Many big data projects requires to make statistical inferences, eventually they require careful data sampling. If you are using whole of your Big Data sets, you think that sampling obscures the important of your data, it infers that you don't trust sampling, which infers that you don't know your data well enough that you can make samples out of it. Gurus like, data analyst, data scientist, data statistician, or whatever you want to call them all uses sampling to create intelligent small subsets of huge data sets to infer out some of the best offers, recommendations, analysis results, to draw conclusions.
Just to quickly brush up basic concepts, Mean, Median and Mode can estimate the basic shape of distribution of data. If more or less they are equal, the data distribution seems to be very symmetric. Since Mean gets influenced by out-liners or extreme values, hence there could be instances in data set when Mean may be greater than Median and Mode, which depicts that distribution is slightly on higher side, hence distribution shape gets positively skewed, and negative skewed in otherwise scenarios. This helps in figuring out the shape of distribution and getting the centre of the distribution. At a level above, we figure out the concentration of the values in the distribution. Variance, Standard deviation and Range helps us to measure this. Variance typically gets calculated by the a division where numerator is the summation of squared differences of each value with Mean and denominator is the total number of values. Variance is also refereed as "sigma-square" whereas Standard Deviation is the positive square root of Variance, yes denoted by sigma.
If the distribution of the data is symmetric, which means that Mean,
Median and Mode are roughly equal, above can be combined with Emphirical
rules over Chebyshev's theorem, which tells,
around 68% of data values lies within 1 standard deviation of the mean,
around 95% of data values lies within 2 standard deviation of the mean, and,
around 99% of data values lies within 3 standard deviation of the mean.
In Big Data, we work on huge set of data, the data may be whole data lying either on a Nosql data store or on HDFS, or the data may be past data plus set of incremental of data. We may require to break the data into proportionate subdivisions of populations. The populations are divided into subdivisions by Quantiles. There are different proportions of the subdivisions of the populations, median divides into 50% each, quartile divides into 25% each, decile divides into 10% each, where as percentile divides the population into 1% each subdivision. We can use this concept to get fairly equal distribution of data, by having Quantiles over a directory containing bulk data plus incremental, to divide them into sub populations over which any of the below data sampling design can be applied to get a reasonable wide spread sample distribution.
There are couple of interesting data sampling designs, let's see how they work,
Simple Random Samples - Works for batches. Occurrence of data elements is simultaneous. Every data element in the data set has equal probability of getting picked up in the sample frame. In the implementation, every data element is assigned a random number, once the assignment has been done, the list is sorted and the sample frame is picked up. Hence, the probability of an element having a random number in the data frame is same across whole data set. Usually, at least 5% of sample data is picked to form a qualitative sample frame.

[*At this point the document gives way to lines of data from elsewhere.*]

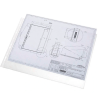 Bolsas Catálogo A3 Dobradas para Pasta A4 Q-CONNECT Cristal 80 Microns – Pack 10 Unidades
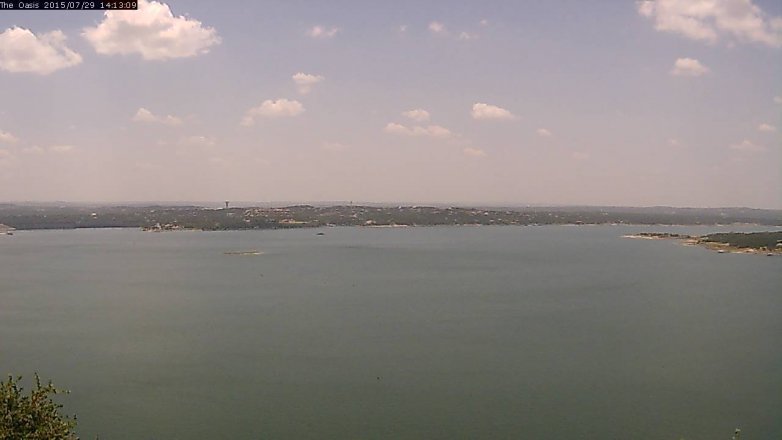 Lake Travis webcam, July 29, 2015 1:20 PM CT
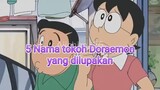5 Nama tokoh Doraemon yang dilupakan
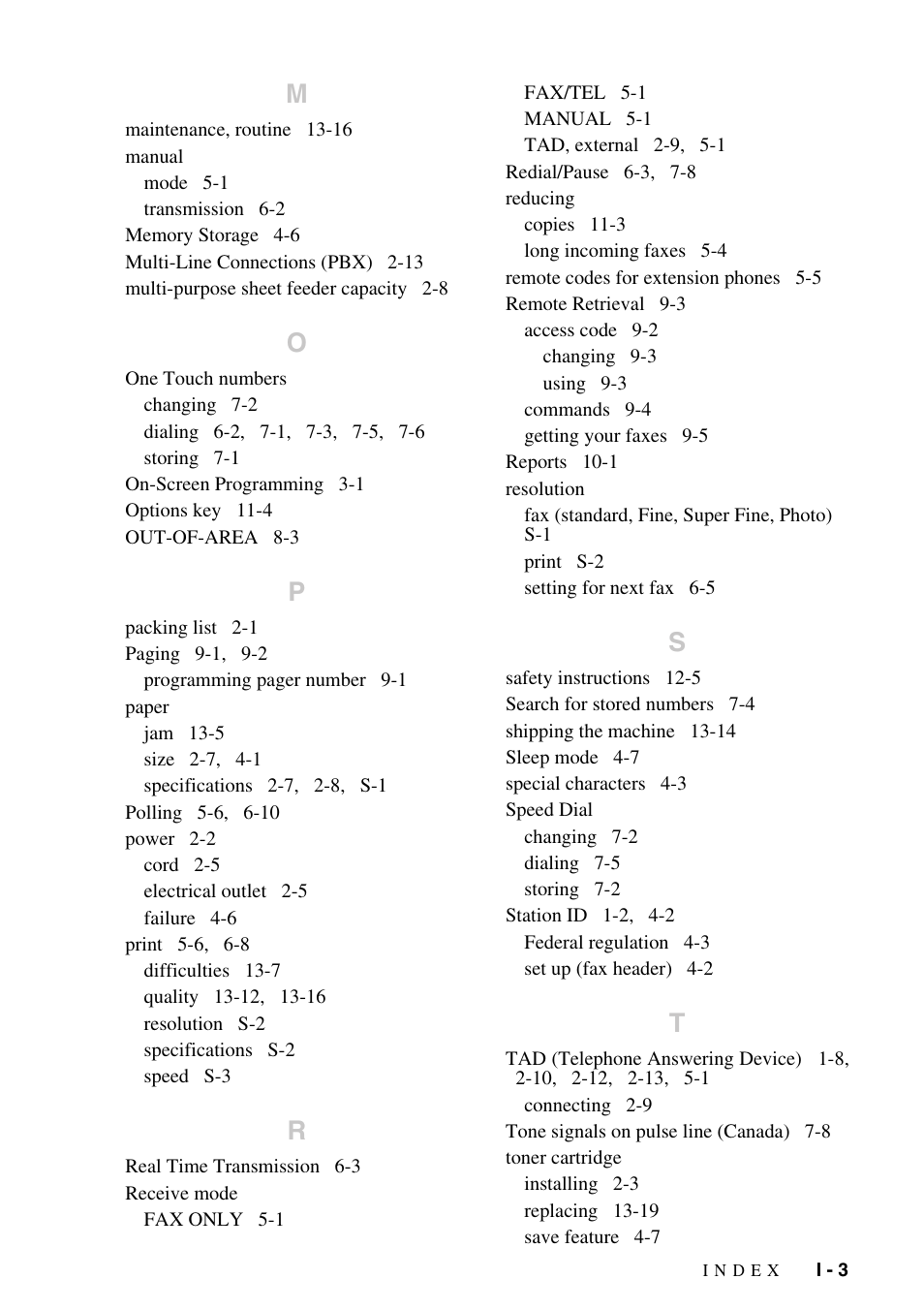 Brother fax2800 User Manual | Page 145 / 148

Systematic Samples - Works for streams. Occurrence of data elements is sequential. Once the initial stream has arrived, an initial data stream is picked. Then thereafter, every kth element (total data set/sample frame size) is picked as the sample. This looks even sampling algorithm unless some pattern occurs in the streams. if the same pattern gets repeated in every stream, every kth sample will be repeated in cyclic manner.
Stratified Samples - Works for streams. This design performs even sampling even if the same pattern occurs in the population. This divides the whole data set into sub-data set. Proportionate sample frames from each sub-data set reflects the fractional proportion of each sub-data set in the whole data set. Hence, the respective sized sample frames are selected from each sub-data set. Within each of the sub-data set, either Simple Random Samples or Systematic Samples can be used to select samples fairly/unbiasedly.
Cluster Samples - Works on batches. The whole data set can be divided into clusters, each cluster working as a microcosm of the whole data set, having heterogenous data element. Intent is to increase the heterogenity of data element within the cluster and decrease the variability across the clusters. Once this has been done, random clusters can be picked up, and sample data frames can be formed from them.
When taking out samples from the overall data set, the sampling error is quite inherent, it's the difference between the sample and the overall data set over which the sample has been collected. Mathematically, it is directly proportional to the standard deviation of the overall data set and inversely proportional to the sample size. Hence, more the sample size, more will be the concentration of sample mean around the overall data set mean, the more peaked the sample distribution will be around overall data set mean. The smaller the sample size, the flatter will be the sampling distribution around the overall data set mean.
Working on the unstructured data is lying on HDFS, many times we can't be sure that the distribution of data is normal, or the population variance is not known. It's difficult to come up with correct sampling in such cases. But a thumb rule can be, that assuming the whole data distribution is not heavily skewed and we are taking sufficient sample size, a t-distribution (which uses sample distribution and population distribution) should give us a good approximation of the distribution of the sample data.